# GIVEN DATA
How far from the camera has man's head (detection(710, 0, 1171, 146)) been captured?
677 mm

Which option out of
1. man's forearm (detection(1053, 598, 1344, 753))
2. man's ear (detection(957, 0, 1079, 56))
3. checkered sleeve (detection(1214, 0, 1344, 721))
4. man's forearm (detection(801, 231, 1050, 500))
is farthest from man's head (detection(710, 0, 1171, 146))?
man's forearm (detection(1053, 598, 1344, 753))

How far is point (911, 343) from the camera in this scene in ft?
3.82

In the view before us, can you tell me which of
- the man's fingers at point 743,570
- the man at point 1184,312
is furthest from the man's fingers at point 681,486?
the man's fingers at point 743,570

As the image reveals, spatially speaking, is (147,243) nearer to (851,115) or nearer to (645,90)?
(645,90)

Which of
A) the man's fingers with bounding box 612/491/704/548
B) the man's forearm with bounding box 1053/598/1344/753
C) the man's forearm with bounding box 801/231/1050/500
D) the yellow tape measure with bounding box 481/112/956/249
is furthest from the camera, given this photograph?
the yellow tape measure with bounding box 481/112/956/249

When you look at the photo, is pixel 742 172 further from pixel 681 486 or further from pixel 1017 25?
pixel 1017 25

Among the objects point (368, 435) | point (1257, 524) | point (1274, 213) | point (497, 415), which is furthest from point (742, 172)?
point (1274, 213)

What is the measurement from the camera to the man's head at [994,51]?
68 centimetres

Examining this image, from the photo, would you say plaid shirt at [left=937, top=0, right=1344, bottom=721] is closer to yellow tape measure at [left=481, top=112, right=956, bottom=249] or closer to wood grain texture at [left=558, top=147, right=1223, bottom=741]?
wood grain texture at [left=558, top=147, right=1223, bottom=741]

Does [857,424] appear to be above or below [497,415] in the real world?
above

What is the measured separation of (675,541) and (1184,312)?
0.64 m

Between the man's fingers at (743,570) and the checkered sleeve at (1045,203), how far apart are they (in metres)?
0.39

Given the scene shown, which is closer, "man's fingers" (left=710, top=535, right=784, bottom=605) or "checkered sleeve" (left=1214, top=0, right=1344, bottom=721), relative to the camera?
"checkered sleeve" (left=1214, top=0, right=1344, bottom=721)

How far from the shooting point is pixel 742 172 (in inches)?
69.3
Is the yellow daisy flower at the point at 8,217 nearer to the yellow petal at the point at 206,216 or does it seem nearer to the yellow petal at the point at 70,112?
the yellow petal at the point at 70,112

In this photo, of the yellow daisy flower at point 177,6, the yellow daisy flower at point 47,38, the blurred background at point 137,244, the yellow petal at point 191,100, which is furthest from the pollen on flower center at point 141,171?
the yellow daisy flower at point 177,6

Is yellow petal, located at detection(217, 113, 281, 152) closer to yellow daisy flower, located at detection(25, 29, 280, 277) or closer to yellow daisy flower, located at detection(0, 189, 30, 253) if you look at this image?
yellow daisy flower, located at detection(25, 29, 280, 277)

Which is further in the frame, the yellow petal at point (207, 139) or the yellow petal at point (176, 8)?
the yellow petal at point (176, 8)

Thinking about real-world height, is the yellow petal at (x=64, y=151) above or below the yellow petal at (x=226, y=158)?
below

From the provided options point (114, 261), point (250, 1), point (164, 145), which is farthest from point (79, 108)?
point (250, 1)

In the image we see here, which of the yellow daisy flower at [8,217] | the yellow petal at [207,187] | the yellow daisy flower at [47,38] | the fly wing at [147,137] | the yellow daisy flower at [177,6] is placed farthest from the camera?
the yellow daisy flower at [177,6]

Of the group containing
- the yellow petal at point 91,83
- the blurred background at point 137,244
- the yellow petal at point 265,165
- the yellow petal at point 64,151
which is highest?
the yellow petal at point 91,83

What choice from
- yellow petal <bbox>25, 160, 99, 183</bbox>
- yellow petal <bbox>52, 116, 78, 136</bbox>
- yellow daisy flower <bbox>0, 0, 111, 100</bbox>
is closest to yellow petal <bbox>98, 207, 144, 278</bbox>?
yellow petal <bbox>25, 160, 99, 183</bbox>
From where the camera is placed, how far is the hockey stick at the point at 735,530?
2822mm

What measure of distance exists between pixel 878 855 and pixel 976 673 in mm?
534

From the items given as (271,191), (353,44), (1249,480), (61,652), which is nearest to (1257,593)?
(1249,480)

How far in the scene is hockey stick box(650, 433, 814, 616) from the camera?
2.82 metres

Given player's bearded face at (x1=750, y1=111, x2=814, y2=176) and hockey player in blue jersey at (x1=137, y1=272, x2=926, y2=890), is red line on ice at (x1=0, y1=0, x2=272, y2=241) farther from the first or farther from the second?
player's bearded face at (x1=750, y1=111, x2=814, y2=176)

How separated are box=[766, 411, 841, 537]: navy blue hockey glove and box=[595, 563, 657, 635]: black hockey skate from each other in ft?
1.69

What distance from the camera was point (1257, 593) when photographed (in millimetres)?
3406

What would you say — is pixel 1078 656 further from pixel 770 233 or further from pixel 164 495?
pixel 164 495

# WHAT IS BEING ASKED
Please rewrite the part of the records that opens with the line containing "From the items" and closes with the line containing "2.82 metres", both ends included, keeping every line unchanged except that each number in the answers (coordinates and distances) is offset by 81.

# EXPECTED ANSWER
From the items given as (271,191), (353,44), (1249,480), (61,652), which is nearest to (1257,593)?
(1330,561)

How far in the scene is hockey stick box(650, 433, 814, 616) from the camera?
83.82 metres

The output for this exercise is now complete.